_PAGE EXCERPT_:
---

Personally having worked with hundreds of content and knowledge management systems to help solve the knowledge problem, I’m coming in to this with the thought of what is the best for the learner and user not just the collaborator / editor.

For example the search even on the DataStax docs site sucks. Totally sucks. You have to google to get something off the DataStax Site.

Good documentation and UI to get the user to the “perpetual intermediate” that Alan Cooper talks about can ensure continued user and community growth.

I’m not saying that we need to rebuild Google for the Cassandra knowledge but we need to definitely have something better than what we have now.

--
Rahul Singh
***@anant.us

Anant Corporation

On Feb 23, 2018, 5:56 PM -0500, Carl Mueller <***@smartthings.com>, wrote:
> Isn't a github markdown site about the most easiest collaborative platform there is for stuff like this? I'm not saying the end product will knock anyone's socks off.
>
> > On Thu, Feb 22, 2018 at 10:55 AM, Rahul Singh <***@gmail.com> wrote:
> > > There’s always a reason to complain if you aren’t paying for something. There’s always a reason to complain if you are paying for something.
> > >
> > > TLDR; If you want to help curate / organize / gather knowledge about Cassandra, send me an email. I’d love to solve at least the knowledge management problem.
> > >
> > > Complaining itself is not a solution or a step in the right direction. Defining an issue helps by identifying specifically what the pain is and a decision can be made to resolve or not resolve it.
> > >
> > > Over the last few days I’ve seen a lot of commentary but few suggestions for actual tangible outcomes and actions.
> > >
> > > I have been nurturing a knowledge management project for our own firm for some time know and currently curate tons of links / blogs / slideshares, etc. I want to take that a step further and try to do something equivalent to “Planet Cassandra 2.0” which would be more than a stream of blog posts, but have the following goals.
> > >
> > > 1. A Canonical Topic tree of Cassandra topics that most of us give a shit about across Architecture, Development, Administration, DevOps
> > > 2. Content that is primarily curated from existing current knowledge out there in the form of Blog poss, mailing list archive answers,  JIRA tickets, Slides , Youtube videos, etc.
> > > 3. A community driven approach to cull / throw out old content or flag it for approval where we may say that something is no longer relevant.

---

_WORK ORDER A_: Could you output the part of the Cassandra documentation thread from "I’m not saying" to "are paying for something." word for word?
The records have nothing to do with the Cassandra documentation thread above.

_DATA FOR THIS EXERCISE_:
---

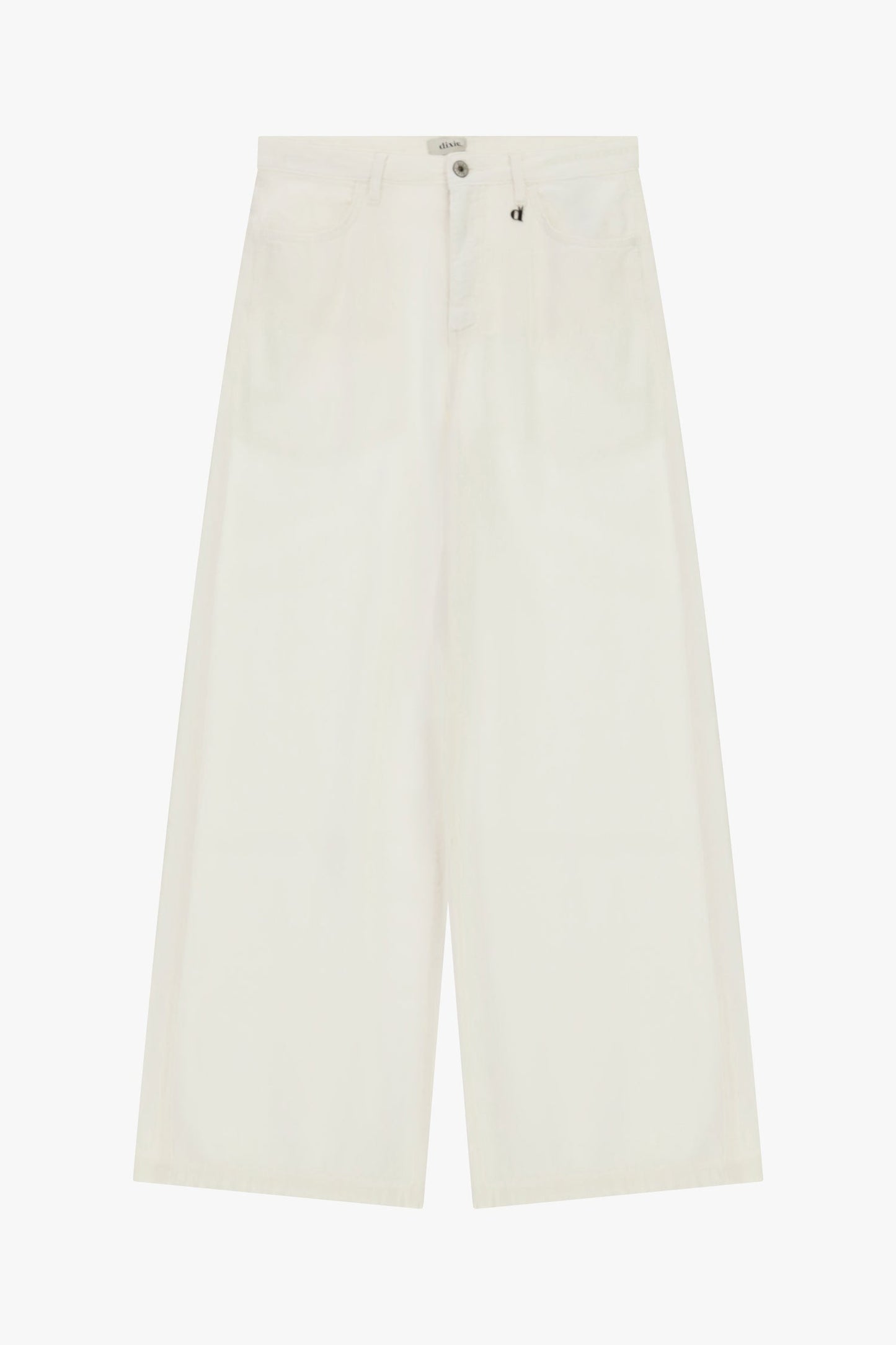Innocenza - Pantaloni Palazzo Vita Alta Gamba Ampia Donna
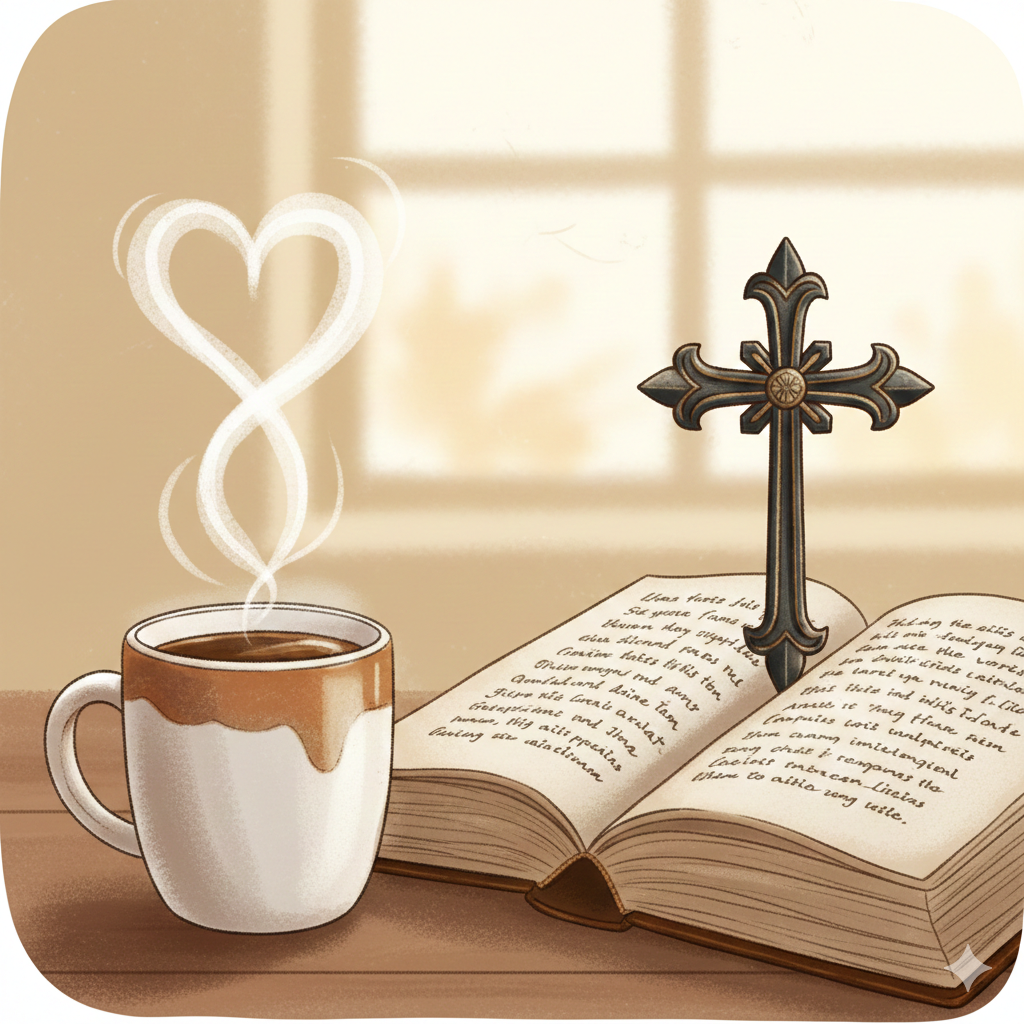 Steeped Saints T-Shirt Sale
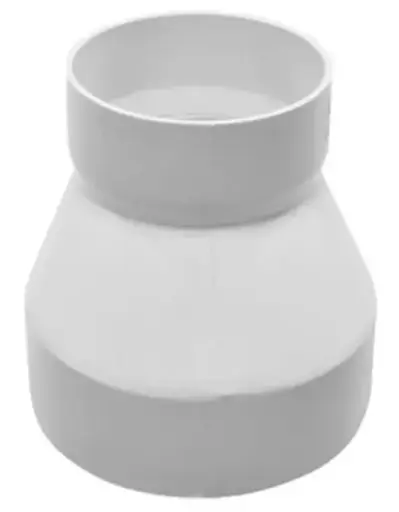 PVC REDUCCION 4 A 3 SANITARIO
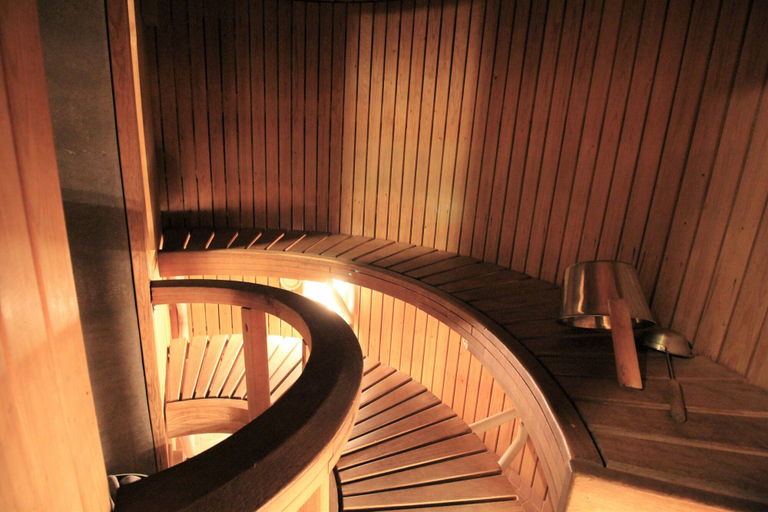 Sauna, Forenom Apartments Rauhankatu 16, Päijänne Tavastia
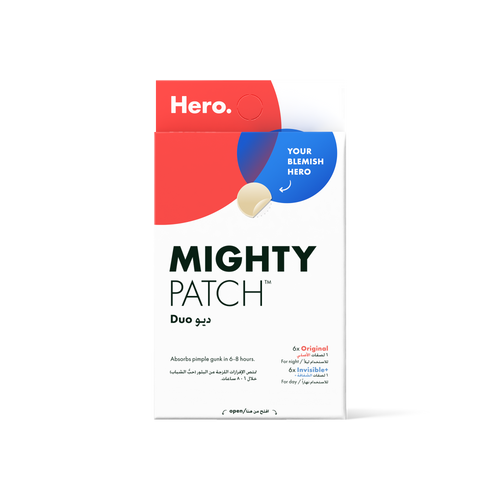 Mighty Patch™ Duo patches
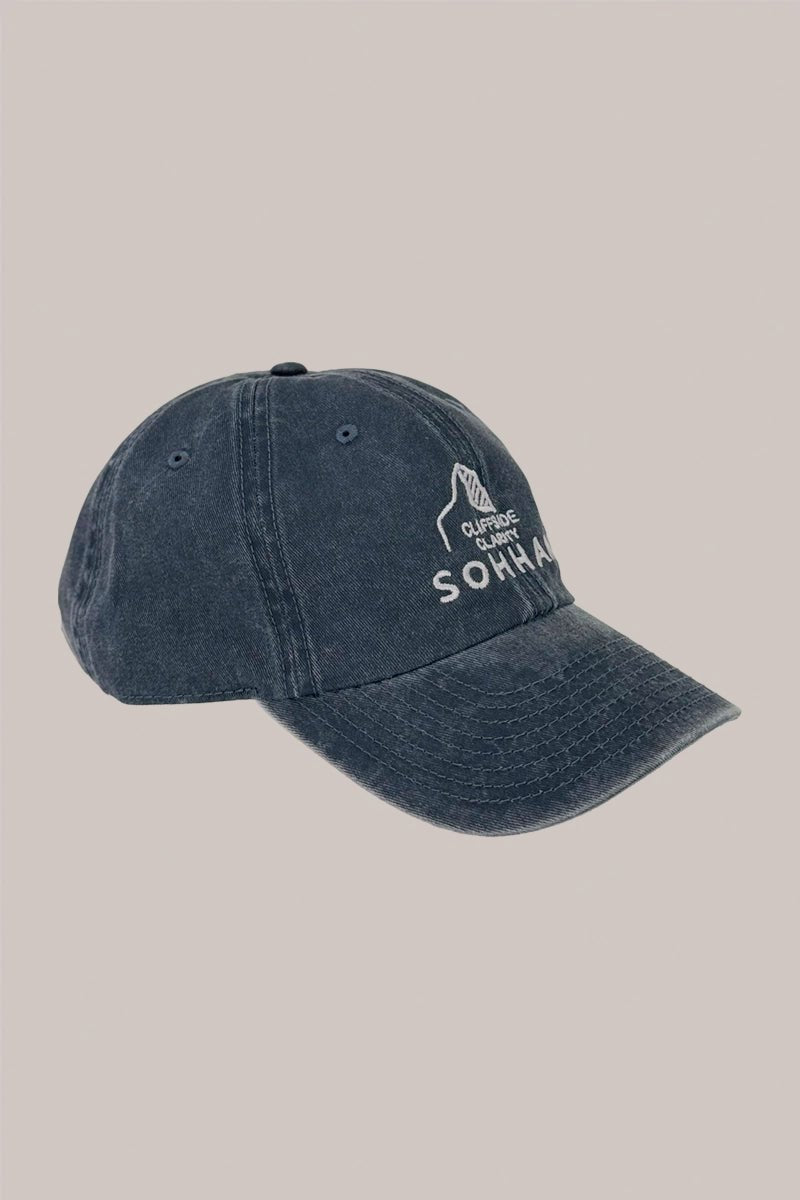 Gorra Cliffside Azul - Sohhan
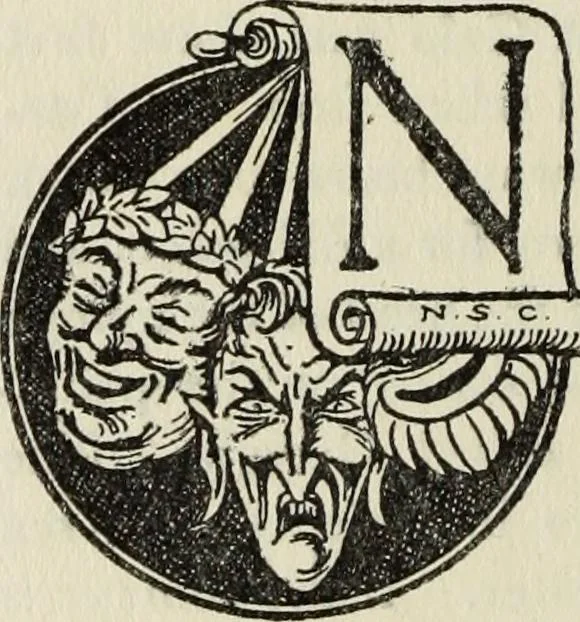 An illustration from The glory that was Greece : a survey of Hellenic culture and civilization, 1915, leaf 235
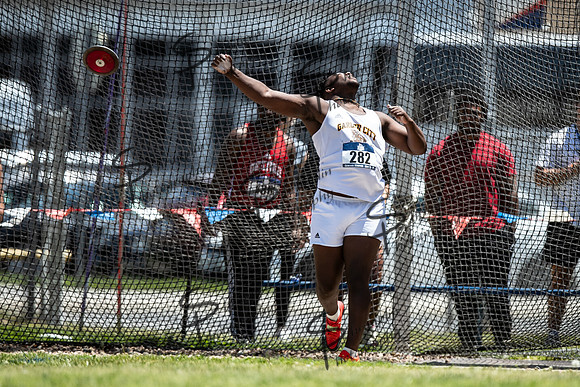 2025 NJCAA Outdoor Track and Field National Championships - Day 3 0056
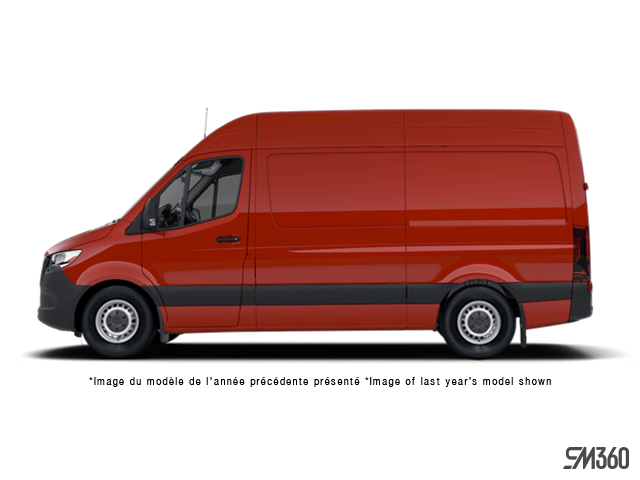 Mercedes-Benz Sprinter 2500  2026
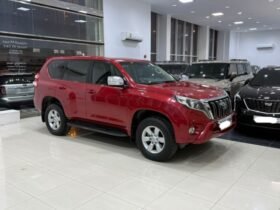 Toyota Prado 2016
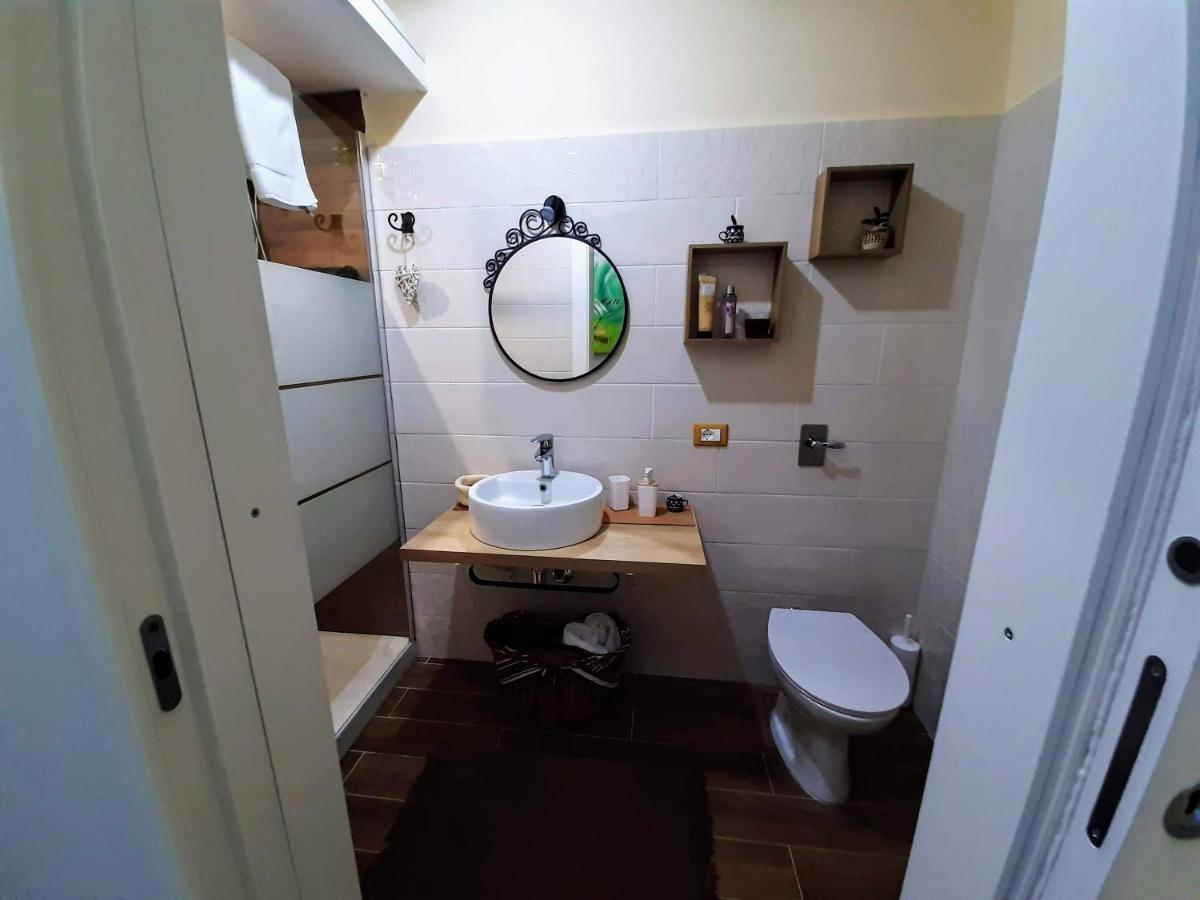 La Casetta Nel Borgo 팔레르모 외부 사진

---

_WORK ORDER B_: Could you give the records as a numbered list, from the first line of the records through the line with "Gorra Cliffside Azul - Sohhan", including both ends, skipping blank lines and leaving the pictures out of your answer?

_ANSWER BOX A_:
I’m not saying that we need to rebuild Google for the Cassandra knowledge but we need to definitely have something better than what we have now.

--
Rahul Singh
***@anant.us

Anant Corporation

On Feb 23, 2018, 5:56 PM -0500, Carl Mueller <***@smartthings.com>, wrote:
> Isn't a github markdown site about the most easiest collaborative platform there is for stuff like this? I'm not saying the end product will knock anyone's socks off.
>
> > On Thu, Feb 22, 2018 at 10:55 AM, Rahul Singh <***@gmail.com> wrote:
> > > There’s always a reason to complain if you aren’t paying for something. There’s always a reason to complain if you are paying for something.

_ANSWER BOX B_:
1. Innocenza - Pantaloni Palazzo Vita Alta Gamba Ampia Donna
2.  Steeped Saints T-Shirt Sale
3.  PVC REDUCCION 4 A 3 SANITARIO
4.  Sauna, Forenom Apartments Rauhankatu 16, Päijänne Tavastia
5.  Mighty Patch™ Duo patches
6.  Gorra Cliffside Azul - Sohhan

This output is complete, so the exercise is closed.